In “Technical Agile Enabling,” Pia Otter-Bäck presents a practical approach to embed solid engineering practices so teams deliver features faster with higher quality, avoid technical debt, and foster a continuous learning culture. She partners with teams for fixed periods to surface codebase and technical challenges and implement tailored improvements, joining Scrum activities and facilitating user story mapping, ensemble programming, and learning hours. Key techniques include BDD for requirements with automated living documentation, DDD for domain-centric system design, and a sustainable testing culture with TDD that enables efficient refactoring—practices teams can apply immediately.

Technical Agile Enabling at MIC: Practices that help engineering teams deliver faster with higher quality

Introduction: Our takeaways from “Technical Agile Enabling” by Pia Otter-Bäck (MIC)

In the session “Technical Agile Enabling” by Pia Otter-Bäck (MIC), we at DevJobs.at got a crisp, practice-oriented view into an approach that treats technical excellence as a deliberate choice. MIC is a market leader in customs software solutions, founded in 1988, with 265 employees, offering solutions for 48 countries on six continents and used by over 700 multinational customers. At that scale, every gain in quality and throughput matters—and that’s where Technical Agile Enabling comes in.

Pia’s message was straightforward: establish sound technical practices across the organization so that new features are built faster and with better quality. That includes high-quality code, effective development practices, a healthy engineering culture—and a conscious stance toward technical debt, rather than drowning in it. The approach is not a single method but a set of impactful, tailored practices designed to strengthen teams in their specific context.

“Quality is no accident; it is always the result of an intelligent approach.”

Why Technical Agile Enabling?

Pia articulated the goals in clear, team-relevant terms:

  • Increase technical expertise
  • Build a continuous learning organization
  • Foster an inspiring work environment
  • Improve codebase quality
  • Create a shared understanding of the problem domain
  • Increase business agility and success

The underlying insight is that engineering success emerges not only from code, but also from clear requirements, robust system design, sustainable test design, and the way teams collaborate. Technical Agile Enabling ties these layers together—from requirements to system design to code design.

The role and working model of Technical Agile Enablers

At MIC, enabling is not an off-line consultancy—it happens inside the team. Technical Agile Enablers:

  • work closely with a team for a defined time period,
  • identify code-based and technical challenges with the team,
  • jointly decide what to address during that period,
  • establish improved development practices,
  • participate in relevant Scrum activities,
  • help with larger challenges using tools like user story mapping,
  • organize ensemble programming sessions and learning hours,
  • provide suitable practices and tools.

A key principle is the explicit avoidance of “one size fits all.” There is no universal pattern here. Solutions are tailored to where the actual bottleneck is. This local, context-specific optimization is central: rather than pushing a standard recipe, the enabler helps the team understand, try out, and embed effective technical practices that stick.
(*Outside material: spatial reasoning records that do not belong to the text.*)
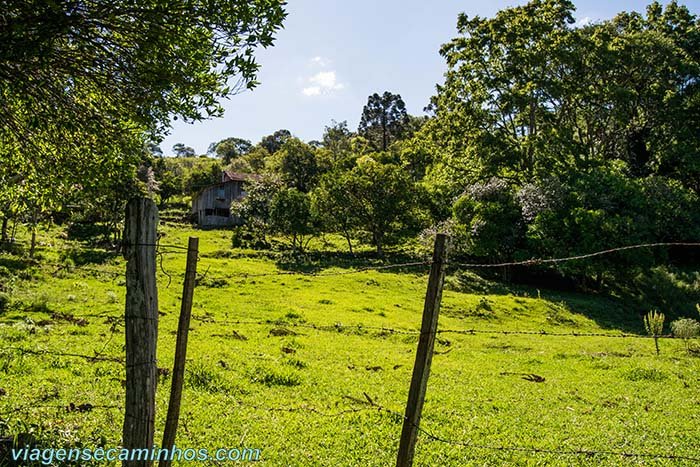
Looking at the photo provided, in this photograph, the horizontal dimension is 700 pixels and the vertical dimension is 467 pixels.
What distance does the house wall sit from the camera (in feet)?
216

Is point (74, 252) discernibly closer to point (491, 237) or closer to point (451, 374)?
point (451, 374)

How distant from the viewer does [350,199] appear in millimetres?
46062

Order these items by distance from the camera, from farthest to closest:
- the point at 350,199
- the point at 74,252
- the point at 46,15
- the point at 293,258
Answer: the point at 350,199, the point at 293,258, the point at 74,252, the point at 46,15

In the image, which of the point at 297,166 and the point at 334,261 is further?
the point at 297,166

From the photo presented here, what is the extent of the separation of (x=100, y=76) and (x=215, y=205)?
6119 cm

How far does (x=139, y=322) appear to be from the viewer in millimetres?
4359

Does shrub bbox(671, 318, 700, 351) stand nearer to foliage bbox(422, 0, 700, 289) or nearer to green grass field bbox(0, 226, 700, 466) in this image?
green grass field bbox(0, 226, 700, 466)

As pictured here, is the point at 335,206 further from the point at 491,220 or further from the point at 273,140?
the point at 273,140

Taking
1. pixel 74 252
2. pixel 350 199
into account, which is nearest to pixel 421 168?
pixel 350 199

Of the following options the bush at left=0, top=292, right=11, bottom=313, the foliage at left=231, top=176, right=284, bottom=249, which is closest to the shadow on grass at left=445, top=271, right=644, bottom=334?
the foliage at left=231, top=176, right=284, bottom=249

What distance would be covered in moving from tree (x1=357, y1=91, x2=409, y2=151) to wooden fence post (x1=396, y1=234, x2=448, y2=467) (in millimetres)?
95981

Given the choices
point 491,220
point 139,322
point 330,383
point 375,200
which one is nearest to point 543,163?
point 491,220

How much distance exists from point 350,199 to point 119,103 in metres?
38.3

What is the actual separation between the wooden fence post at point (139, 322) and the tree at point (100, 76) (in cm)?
272
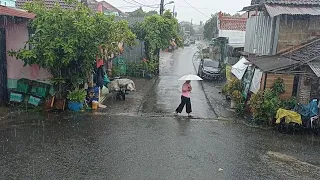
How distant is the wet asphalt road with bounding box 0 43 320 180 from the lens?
24.1 feet

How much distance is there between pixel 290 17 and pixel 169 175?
35.1 ft

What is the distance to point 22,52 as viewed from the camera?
1150 centimetres

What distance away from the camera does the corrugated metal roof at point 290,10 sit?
13.9m

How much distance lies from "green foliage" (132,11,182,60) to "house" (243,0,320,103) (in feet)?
25.0

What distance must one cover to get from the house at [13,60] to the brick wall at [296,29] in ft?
33.9

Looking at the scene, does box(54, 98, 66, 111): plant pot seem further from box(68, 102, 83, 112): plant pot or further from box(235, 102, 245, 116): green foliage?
box(235, 102, 245, 116): green foliage

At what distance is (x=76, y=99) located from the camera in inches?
487

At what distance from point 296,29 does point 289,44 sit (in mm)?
724

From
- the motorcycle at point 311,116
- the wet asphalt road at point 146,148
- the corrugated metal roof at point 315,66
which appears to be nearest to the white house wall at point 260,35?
the corrugated metal roof at point 315,66

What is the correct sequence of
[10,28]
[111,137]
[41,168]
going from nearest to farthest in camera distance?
[41,168], [111,137], [10,28]

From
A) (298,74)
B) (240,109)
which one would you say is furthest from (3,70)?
(298,74)

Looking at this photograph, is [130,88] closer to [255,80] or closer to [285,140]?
[255,80]

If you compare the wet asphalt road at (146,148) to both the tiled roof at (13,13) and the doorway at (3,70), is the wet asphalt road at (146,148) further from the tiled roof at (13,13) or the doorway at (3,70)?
the tiled roof at (13,13)

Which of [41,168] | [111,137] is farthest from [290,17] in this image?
[41,168]
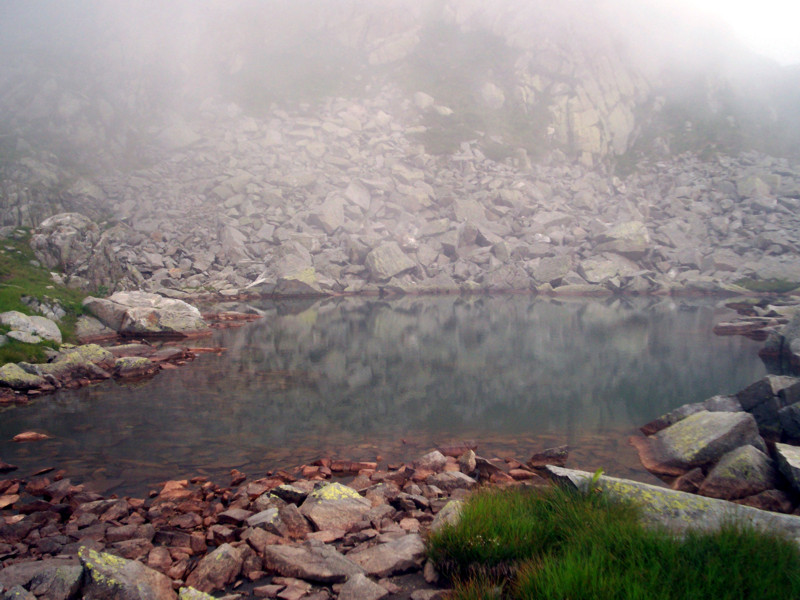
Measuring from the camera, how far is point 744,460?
951 cm

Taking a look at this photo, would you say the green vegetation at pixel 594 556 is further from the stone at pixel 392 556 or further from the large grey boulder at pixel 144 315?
the large grey boulder at pixel 144 315

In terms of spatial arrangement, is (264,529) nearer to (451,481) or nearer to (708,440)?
(451,481)

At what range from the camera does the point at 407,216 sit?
220 ft

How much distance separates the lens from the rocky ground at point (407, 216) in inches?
2176

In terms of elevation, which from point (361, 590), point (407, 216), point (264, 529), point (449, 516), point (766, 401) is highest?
point (407, 216)

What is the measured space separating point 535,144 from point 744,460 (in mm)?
84263

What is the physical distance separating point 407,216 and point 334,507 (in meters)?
60.9

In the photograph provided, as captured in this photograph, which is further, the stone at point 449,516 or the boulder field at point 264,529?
the stone at point 449,516

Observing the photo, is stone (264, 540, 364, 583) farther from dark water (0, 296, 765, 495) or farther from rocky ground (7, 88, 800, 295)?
rocky ground (7, 88, 800, 295)

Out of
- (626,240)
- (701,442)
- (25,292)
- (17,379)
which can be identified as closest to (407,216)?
(626,240)

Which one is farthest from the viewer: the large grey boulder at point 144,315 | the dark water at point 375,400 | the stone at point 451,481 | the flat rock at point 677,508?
the large grey boulder at point 144,315

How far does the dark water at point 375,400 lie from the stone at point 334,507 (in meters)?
3.06

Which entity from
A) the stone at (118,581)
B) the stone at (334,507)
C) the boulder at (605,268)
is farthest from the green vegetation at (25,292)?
the boulder at (605,268)

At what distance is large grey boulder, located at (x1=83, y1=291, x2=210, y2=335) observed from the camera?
26.0 metres
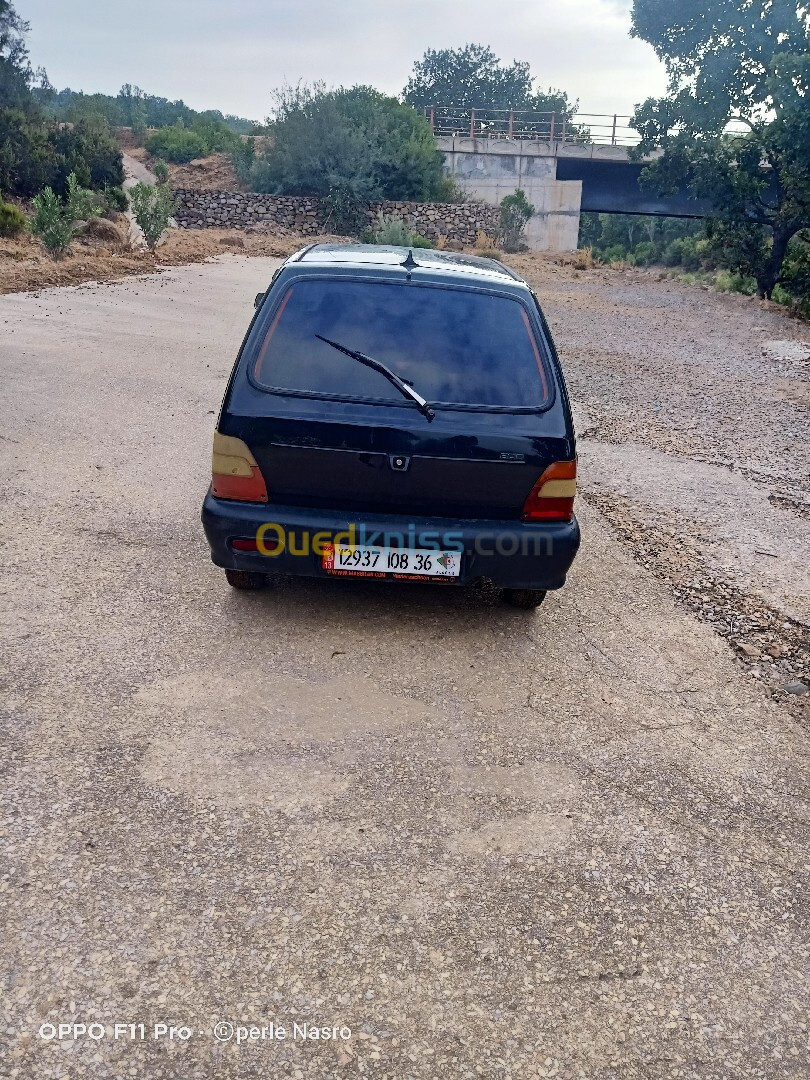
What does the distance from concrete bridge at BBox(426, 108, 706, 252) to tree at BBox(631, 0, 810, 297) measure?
15040 millimetres

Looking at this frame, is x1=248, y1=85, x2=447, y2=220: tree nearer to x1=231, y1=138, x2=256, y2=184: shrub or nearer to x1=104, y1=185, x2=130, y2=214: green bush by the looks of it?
x1=231, y1=138, x2=256, y2=184: shrub

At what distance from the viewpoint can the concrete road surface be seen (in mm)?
2088

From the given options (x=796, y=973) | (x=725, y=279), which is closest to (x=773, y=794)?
(x=796, y=973)

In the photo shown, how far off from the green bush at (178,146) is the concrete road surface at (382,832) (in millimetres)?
45403

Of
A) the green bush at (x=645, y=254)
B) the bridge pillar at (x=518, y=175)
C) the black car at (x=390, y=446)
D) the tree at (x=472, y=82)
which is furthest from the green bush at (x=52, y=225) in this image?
the tree at (x=472, y=82)

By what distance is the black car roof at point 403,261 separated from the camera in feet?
13.7

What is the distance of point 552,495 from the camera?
384 cm

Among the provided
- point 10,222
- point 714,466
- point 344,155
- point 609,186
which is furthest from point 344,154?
point 714,466

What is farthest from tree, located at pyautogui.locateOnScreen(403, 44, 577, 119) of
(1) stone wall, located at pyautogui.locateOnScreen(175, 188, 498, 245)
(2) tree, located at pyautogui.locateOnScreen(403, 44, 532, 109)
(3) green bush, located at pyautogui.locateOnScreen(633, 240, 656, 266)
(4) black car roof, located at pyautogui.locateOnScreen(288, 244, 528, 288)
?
(4) black car roof, located at pyautogui.locateOnScreen(288, 244, 528, 288)

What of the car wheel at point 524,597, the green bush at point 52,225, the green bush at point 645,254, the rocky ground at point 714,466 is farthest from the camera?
the green bush at point 645,254

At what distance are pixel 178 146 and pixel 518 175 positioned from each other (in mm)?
17892

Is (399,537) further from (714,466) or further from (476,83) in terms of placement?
(476,83)

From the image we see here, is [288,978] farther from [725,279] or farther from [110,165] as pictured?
[110,165]

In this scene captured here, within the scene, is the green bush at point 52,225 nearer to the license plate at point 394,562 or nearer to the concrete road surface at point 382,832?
the concrete road surface at point 382,832
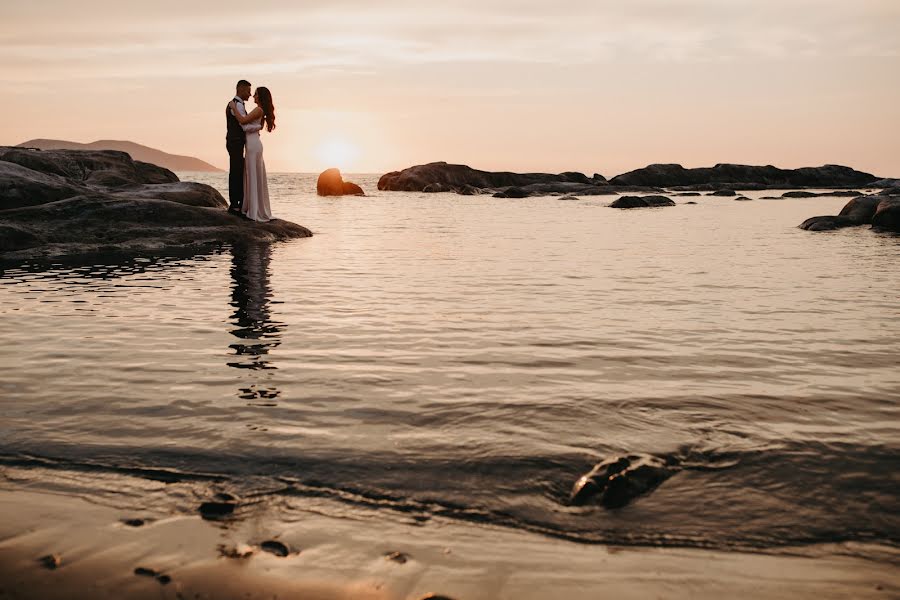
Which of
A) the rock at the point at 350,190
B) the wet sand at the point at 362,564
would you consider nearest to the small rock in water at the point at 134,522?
the wet sand at the point at 362,564

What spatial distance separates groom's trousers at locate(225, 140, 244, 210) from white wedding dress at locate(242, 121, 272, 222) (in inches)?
6.1

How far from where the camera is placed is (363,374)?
19.1 feet

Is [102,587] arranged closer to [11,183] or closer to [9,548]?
[9,548]

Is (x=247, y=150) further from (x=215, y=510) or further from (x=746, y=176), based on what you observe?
(x=746, y=176)

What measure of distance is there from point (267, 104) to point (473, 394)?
1180cm

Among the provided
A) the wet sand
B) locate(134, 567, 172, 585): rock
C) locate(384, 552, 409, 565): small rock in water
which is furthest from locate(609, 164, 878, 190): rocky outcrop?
locate(134, 567, 172, 585): rock

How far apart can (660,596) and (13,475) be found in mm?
3081

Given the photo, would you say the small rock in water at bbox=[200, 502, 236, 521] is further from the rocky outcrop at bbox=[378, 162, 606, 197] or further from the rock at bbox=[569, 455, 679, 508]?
the rocky outcrop at bbox=[378, 162, 606, 197]

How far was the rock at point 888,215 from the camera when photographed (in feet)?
77.6

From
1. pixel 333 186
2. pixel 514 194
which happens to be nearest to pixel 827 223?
pixel 514 194

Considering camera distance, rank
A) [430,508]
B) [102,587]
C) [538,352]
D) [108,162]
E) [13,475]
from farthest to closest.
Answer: [108,162] < [538,352] < [13,475] < [430,508] < [102,587]

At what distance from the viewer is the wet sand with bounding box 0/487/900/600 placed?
2.59 m

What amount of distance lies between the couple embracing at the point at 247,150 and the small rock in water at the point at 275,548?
507 inches

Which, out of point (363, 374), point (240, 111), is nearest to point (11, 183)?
point (240, 111)
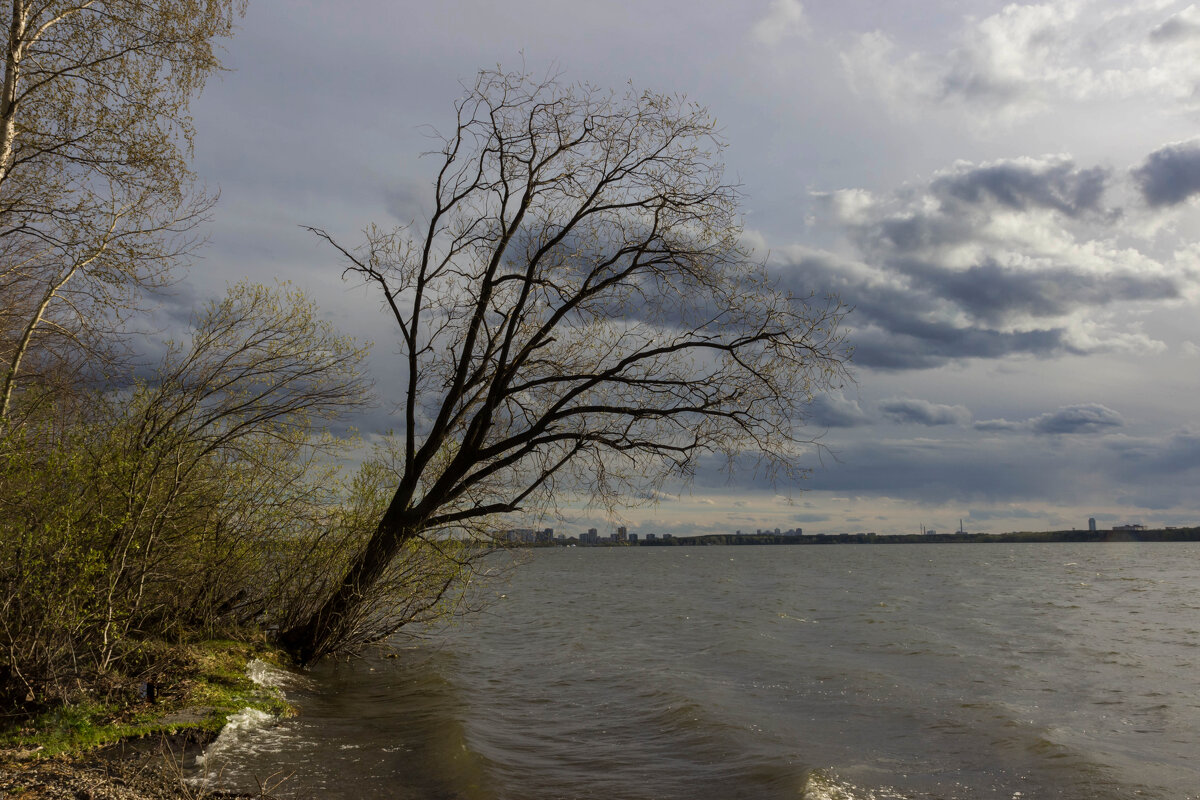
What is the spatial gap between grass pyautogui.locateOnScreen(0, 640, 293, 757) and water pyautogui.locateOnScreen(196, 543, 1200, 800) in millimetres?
677

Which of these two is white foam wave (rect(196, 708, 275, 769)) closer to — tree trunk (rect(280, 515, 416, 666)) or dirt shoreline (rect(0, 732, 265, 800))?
dirt shoreline (rect(0, 732, 265, 800))

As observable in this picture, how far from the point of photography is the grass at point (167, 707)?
7.61m

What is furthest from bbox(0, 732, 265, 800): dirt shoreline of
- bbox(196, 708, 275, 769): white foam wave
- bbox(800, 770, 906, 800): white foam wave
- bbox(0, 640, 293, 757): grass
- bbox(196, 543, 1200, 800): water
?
bbox(800, 770, 906, 800): white foam wave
A coherent end-to-end approach: from requirements to code

Pia framed the software value stream holistically:

  • Requirements design: establish clarity before code
  • System design: put domain logic at the center
  • Code and test design: plan for quality that remains sustainable over time

This end-to-end view matters: unresolved ambiguity at the requirements level becomes expensive later. Poorly understood system design is hard to maintain in code form. And without sustainable test design, short-term gains come at the cost of long-term delivery capabilities.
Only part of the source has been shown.